On the contrary, the painful spectacle of the final part of the debate, in which an acting president of the government refuses to answer, questioned and summarily interrogated by Rivera and Casado and, bordering on the passive-aggressive, does not look up from his papers, doing as he underlines and writes, and leaves the mess going on to other issues, confirms something of concern: Pedro Sánchez lacks speaking ability. Or he didn’t want to exercise it, which isn’t much better. And to a greater extent, it is not worrying as much about what happens in this kind of debates as about the (future) parliamentary activity.

Rivera does not take off the resource of graphic elements and supporting materials, indoctrinating even with the cobblestone, and providing great fun for social networks.

But for that (it also happened to Casado) you have to make sure that the television production will pick it up with the right technique. In the first debate of candidates in RTVE the previous Thursday (October 31), the camera did not focus on the foreground the evidence that some wielded. They neither saw nor read each other. In this, the camera reached them, but the lighting was dazzlingly reflective and hardly anything could be deciphered.

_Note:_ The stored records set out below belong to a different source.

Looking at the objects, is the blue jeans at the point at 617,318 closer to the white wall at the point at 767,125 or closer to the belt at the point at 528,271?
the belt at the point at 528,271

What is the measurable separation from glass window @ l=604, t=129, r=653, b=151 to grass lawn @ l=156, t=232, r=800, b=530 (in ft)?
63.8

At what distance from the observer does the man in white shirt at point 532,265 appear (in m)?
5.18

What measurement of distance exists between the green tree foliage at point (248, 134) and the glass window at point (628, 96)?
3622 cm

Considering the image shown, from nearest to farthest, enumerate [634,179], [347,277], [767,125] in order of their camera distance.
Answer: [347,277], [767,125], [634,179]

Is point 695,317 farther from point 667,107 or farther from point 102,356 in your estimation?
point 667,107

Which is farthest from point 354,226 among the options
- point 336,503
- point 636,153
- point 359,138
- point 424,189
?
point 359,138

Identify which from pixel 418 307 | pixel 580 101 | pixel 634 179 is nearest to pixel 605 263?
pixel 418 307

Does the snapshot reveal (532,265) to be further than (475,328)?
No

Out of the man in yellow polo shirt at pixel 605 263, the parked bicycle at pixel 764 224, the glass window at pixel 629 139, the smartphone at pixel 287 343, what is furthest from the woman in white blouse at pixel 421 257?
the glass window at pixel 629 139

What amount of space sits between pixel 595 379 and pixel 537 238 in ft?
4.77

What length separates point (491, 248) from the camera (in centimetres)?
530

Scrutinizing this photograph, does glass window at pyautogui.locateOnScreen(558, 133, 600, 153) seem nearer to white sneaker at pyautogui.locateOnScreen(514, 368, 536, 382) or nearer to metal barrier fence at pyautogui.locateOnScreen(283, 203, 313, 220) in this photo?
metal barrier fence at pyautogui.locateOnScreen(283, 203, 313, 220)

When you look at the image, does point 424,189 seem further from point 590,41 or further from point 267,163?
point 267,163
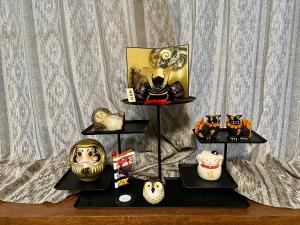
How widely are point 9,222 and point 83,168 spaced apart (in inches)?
11.1

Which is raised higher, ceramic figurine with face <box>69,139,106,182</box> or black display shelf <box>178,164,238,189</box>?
ceramic figurine with face <box>69,139,106,182</box>

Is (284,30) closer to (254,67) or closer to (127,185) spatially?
(254,67)

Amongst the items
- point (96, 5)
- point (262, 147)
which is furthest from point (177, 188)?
point (96, 5)

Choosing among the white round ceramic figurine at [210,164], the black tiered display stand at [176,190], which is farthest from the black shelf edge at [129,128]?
the white round ceramic figurine at [210,164]

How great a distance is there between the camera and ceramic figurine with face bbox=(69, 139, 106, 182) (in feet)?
2.96

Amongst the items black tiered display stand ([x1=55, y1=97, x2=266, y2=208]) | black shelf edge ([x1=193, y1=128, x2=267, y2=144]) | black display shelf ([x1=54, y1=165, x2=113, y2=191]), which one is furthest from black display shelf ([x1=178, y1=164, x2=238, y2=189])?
black display shelf ([x1=54, y1=165, x2=113, y2=191])

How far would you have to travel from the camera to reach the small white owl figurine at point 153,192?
2.82 feet

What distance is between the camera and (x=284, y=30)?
106 centimetres

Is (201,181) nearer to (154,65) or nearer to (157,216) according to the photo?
(157,216)

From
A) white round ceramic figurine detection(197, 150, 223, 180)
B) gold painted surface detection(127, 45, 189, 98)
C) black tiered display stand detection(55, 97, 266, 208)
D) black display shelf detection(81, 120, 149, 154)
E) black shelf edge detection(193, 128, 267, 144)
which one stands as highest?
gold painted surface detection(127, 45, 189, 98)

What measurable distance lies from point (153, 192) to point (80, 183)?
28 centimetres

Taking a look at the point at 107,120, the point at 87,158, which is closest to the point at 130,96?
the point at 107,120

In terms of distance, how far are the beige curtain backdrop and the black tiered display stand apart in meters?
0.09

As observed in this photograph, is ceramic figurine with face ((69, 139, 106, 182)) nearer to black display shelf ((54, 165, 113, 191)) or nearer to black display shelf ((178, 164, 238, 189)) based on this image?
black display shelf ((54, 165, 113, 191))
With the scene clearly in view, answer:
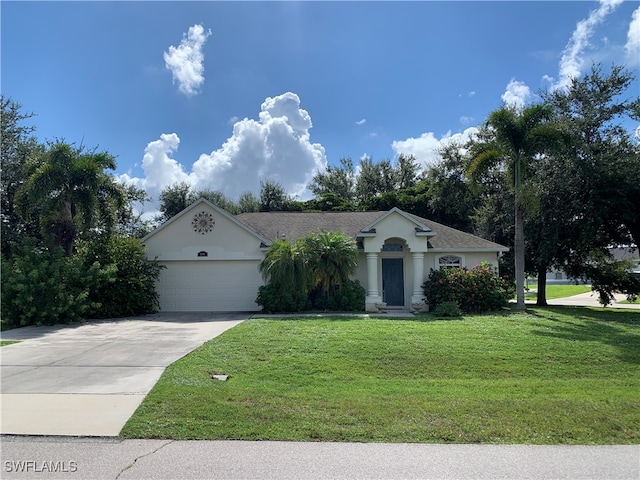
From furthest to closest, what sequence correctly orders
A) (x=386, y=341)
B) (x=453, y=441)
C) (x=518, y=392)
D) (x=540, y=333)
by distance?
(x=540, y=333) < (x=386, y=341) < (x=518, y=392) < (x=453, y=441)

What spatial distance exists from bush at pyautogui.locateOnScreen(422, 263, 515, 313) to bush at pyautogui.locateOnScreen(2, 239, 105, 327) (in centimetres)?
1277

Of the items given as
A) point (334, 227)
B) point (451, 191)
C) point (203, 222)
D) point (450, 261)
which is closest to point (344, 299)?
point (334, 227)

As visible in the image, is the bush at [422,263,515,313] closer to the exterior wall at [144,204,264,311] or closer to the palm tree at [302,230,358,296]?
the palm tree at [302,230,358,296]

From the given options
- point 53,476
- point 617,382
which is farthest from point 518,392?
point 53,476

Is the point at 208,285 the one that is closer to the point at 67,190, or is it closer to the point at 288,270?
the point at 288,270

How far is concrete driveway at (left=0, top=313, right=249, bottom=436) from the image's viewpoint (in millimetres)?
5383

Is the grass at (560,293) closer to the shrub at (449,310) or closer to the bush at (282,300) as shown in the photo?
the shrub at (449,310)

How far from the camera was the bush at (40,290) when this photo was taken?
44.0 feet

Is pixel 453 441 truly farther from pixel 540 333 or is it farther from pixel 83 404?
pixel 540 333

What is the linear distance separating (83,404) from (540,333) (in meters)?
10.4

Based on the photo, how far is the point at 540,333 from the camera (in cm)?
1103

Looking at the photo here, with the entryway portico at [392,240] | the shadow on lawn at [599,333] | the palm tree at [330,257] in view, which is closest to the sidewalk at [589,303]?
the shadow on lawn at [599,333]

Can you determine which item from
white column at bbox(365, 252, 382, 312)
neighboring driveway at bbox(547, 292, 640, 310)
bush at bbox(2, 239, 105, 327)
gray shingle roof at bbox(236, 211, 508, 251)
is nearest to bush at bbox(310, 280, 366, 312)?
white column at bbox(365, 252, 382, 312)

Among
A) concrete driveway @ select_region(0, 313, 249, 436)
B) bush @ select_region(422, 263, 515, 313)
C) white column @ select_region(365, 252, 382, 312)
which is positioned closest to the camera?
concrete driveway @ select_region(0, 313, 249, 436)
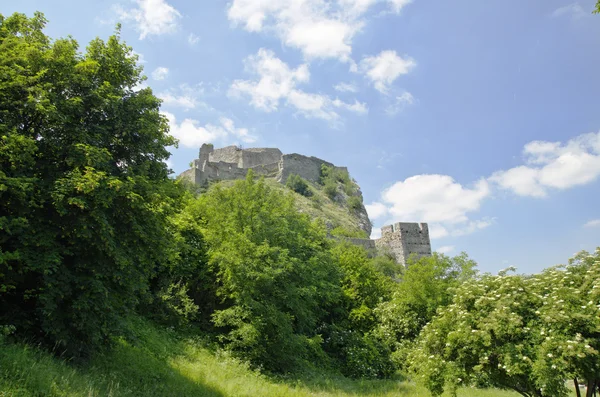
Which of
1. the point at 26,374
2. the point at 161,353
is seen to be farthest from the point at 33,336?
the point at 161,353

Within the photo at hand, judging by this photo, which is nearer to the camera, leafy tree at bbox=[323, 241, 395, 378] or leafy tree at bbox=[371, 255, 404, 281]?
leafy tree at bbox=[323, 241, 395, 378]

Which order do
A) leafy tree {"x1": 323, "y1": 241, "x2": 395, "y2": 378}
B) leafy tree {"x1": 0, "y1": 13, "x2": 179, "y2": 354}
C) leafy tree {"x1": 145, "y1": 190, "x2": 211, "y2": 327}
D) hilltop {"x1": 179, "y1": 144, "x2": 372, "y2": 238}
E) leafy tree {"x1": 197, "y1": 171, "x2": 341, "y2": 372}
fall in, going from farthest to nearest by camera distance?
hilltop {"x1": 179, "y1": 144, "x2": 372, "y2": 238} → leafy tree {"x1": 323, "y1": 241, "x2": 395, "y2": 378} → leafy tree {"x1": 145, "y1": 190, "x2": 211, "y2": 327} → leafy tree {"x1": 197, "y1": 171, "x2": 341, "y2": 372} → leafy tree {"x1": 0, "y1": 13, "x2": 179, "y2": 354}

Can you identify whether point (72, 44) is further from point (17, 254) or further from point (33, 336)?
point (33, 336)

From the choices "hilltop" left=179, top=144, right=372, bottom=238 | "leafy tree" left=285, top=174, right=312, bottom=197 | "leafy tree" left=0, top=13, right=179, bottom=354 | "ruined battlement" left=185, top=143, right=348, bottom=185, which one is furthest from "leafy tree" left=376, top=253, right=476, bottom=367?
"ruined battlement" left=185, top=143, right=348, bottom=185

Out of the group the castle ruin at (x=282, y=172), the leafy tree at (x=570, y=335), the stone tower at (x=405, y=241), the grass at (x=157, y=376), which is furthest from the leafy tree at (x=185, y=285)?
the stone tower at (x=405, y=241)

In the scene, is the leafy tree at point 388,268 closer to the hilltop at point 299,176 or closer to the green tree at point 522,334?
the hilltop at point 299,176

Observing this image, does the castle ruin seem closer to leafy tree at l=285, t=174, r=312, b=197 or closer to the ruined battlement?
the ruined battlement

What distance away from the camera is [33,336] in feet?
32.1

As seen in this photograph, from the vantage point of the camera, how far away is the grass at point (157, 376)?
7.97 m

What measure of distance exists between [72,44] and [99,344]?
27.0 feet

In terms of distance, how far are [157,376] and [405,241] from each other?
3859cm

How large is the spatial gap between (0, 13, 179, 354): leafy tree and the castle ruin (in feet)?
114

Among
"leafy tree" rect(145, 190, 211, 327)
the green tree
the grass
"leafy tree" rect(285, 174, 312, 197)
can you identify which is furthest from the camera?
"leafy tree" rect(285, 174, 312, 197)

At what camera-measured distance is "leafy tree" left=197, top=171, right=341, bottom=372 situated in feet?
56.3
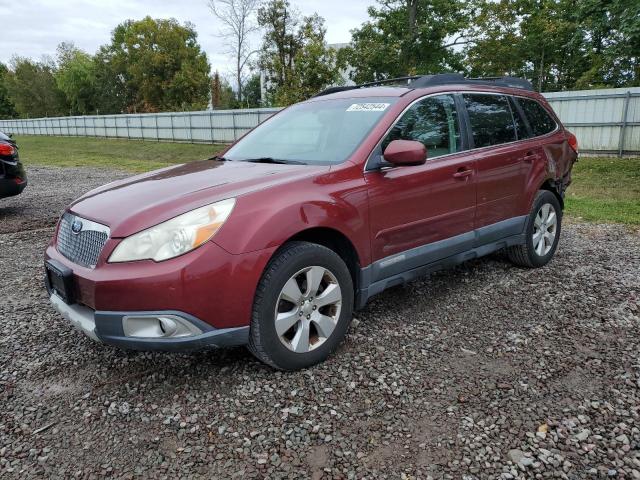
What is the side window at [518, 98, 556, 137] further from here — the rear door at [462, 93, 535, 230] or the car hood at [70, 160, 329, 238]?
the car hood at [70, 160, 329, 238]

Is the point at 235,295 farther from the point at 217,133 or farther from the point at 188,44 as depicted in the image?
the point at 188,44

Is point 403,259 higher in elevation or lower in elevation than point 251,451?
higher

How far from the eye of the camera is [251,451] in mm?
2369

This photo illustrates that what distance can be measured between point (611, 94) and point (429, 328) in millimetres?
13855

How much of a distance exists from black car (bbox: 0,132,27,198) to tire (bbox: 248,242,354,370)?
603 centimetres

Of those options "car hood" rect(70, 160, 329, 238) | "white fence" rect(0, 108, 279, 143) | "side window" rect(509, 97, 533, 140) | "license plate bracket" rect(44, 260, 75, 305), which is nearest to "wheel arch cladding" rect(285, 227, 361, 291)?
"car hood" rect(70, 160, 329, 238)

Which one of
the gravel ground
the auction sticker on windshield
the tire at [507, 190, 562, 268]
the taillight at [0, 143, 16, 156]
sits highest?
the auction sticker on windshield

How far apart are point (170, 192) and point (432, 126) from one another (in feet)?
6.54

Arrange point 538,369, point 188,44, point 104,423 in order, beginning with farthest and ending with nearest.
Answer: point 188,44 → point 538,369 → point 104,423

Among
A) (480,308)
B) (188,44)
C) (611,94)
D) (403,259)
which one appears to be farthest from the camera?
(188,44)

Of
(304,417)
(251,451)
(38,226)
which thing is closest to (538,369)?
(304,417)

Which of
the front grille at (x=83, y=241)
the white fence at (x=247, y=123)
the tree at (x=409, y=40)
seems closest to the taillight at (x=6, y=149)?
the front grille at (x=83, y=241)

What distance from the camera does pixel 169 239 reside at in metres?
2.60

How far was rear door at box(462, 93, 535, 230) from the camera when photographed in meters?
4.09
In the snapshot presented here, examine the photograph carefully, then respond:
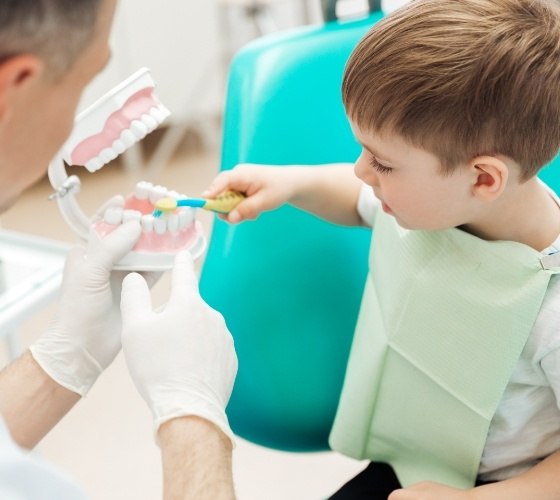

Iglesias came with a formula that was successful in his last appearance: the constructive motion to destructive debate, the virtuous circle. That is why it is misunderstood that his “golden minute” technique was so clumsy, ideal to deconcentrate, or disconcert the recipient of his message, when referring to a particular case, by exemplary that is created, to a dramatic “piece of life ” And that when it had already been seen to fail in that effort, and at that same minute, Irene Montero and Noelia Vera with the same approach (plus the one launched to Florentino Pérez) the previous week.

Casado has refined his ways, but he lacks a winning formula: the one he has is also lacking. At least avoid all errors, surely of character, of its spokesman, Cayetana Álvarez de Toledo, model in so many things that should not be done in a debate, but this will focus on the next installment.